## Tasks and exercises
1: Answer these questions using the account of Earth science education.
(a) What kind of reporter is the writer?
(b) Which example appears in parentheses for temperature changes in the ocean leading to changes in the atmosphere?
(c) What word does the writer use for the findings after looking deeper at the problem?
2: Please carry on the account of Earth science education from the point where it stops.

## Supplied passage
━━━━━━━━━━━━━━━━━━━━
I first became interested in how we’re educated in Earth science because, as a climate reporter, Earth science is a fundamental part of my job. I have to understand the interplay between the ice poles and sea-level rising, and the ways that temperature changes in the ocean can lead to changes in the atmosphere (see: hurricanes). And this experience of needing to not only understand the science but also explain it to other people made me feel as though the education system has failed so many of us. Personal experiences and anecdotes are no substitute for data, but when I looked deeper at this problem, what I found was, frankly, bleak.
━━━━━━━━━━━━━━━━━━━━
## Stored items

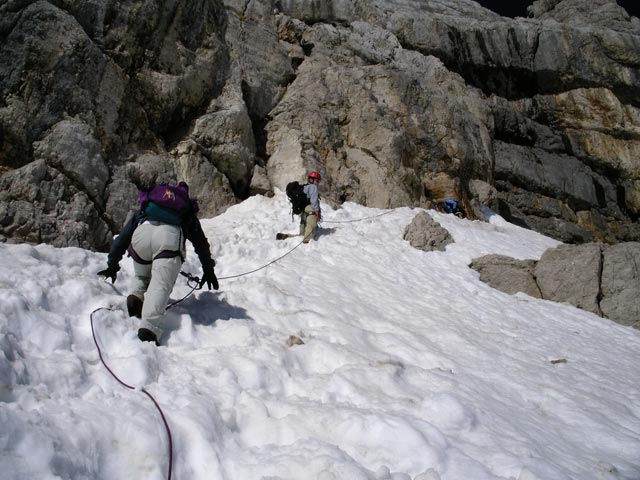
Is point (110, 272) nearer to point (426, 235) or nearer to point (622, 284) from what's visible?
point (426, 235)

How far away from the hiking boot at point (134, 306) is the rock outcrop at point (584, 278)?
9361mm

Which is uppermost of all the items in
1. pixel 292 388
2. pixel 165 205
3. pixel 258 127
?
pixel 165 205

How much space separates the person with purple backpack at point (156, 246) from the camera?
5043 mm

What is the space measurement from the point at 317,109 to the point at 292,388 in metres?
17.5

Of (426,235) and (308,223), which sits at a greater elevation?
(308,223)

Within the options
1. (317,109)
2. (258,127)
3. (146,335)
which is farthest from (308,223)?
(317,109)

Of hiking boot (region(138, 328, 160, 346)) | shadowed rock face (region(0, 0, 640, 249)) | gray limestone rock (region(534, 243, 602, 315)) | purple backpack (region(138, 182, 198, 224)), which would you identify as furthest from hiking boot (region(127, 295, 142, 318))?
gray limestone rock (region(534, 243, 602, 315))

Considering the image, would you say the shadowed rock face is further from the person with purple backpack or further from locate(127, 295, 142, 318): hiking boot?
locate(127, 295, 142, 318): hiking boot

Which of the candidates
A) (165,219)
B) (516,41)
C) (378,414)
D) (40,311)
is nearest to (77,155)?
(165,219)

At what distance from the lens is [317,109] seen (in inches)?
794

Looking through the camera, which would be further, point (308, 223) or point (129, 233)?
point (308, 223)

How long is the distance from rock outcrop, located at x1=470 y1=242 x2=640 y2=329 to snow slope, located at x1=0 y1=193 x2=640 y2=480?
6.24ft

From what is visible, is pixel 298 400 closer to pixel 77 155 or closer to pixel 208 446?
pixel 208 446

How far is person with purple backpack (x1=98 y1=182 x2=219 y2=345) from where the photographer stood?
5043 millimetres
━━━━━━━━━━━━━━━━━━━━
## Replies
1:
(a) A climate reporter.
(b) Hurricanes.
(c) Bleak.

2:
At its core, Earth science, also called Earth-system science, is the study of planet Earth. As a discipline, it’s often broken down into five broad categories. The biosphere is the part of Earth occupied by living organisms. The atmosphere is the envelope of gasses surrounding the planet, which is rapidly being warmed by climate change. There’s the lithosphere, or the uppermost part of Earth’s crust; the hydrosphere, which deals with all the water on Earth’s surface; and the cryosphere, the frozen-water part of Earth’s system. These broad categories can be broken down even further. Oceanography is a part of Earth science; so too are meteorology, paleontology, and the vaguely named field of human geography, which looks at the relationship between humans and Earth’s surface. Earth science encompasses all these systems, and how they interact. And these days, a basic understanding of these things is pretty crucial.
“Some of the biggest problems facing society are climate change, energy, land use, food, and so forth. And all are deeply, deeply grounded in the Earth sciences,” Don A. Haas, the director of teacher programming at the Paleontological Research Institution, told me. Climate change is, for instance, rapidly transforming the relationship between humans and Earth’s surface. “You need [an Earth-science] education to live with our changing hazardous environment. I truly believe that,” Jazmin Scarlett, a volcanologist at the University of East Anglia, in the United Kingdom, told me. This knowledge can help people make better sense of the changes that they see in the environment, and how to cope with those changes.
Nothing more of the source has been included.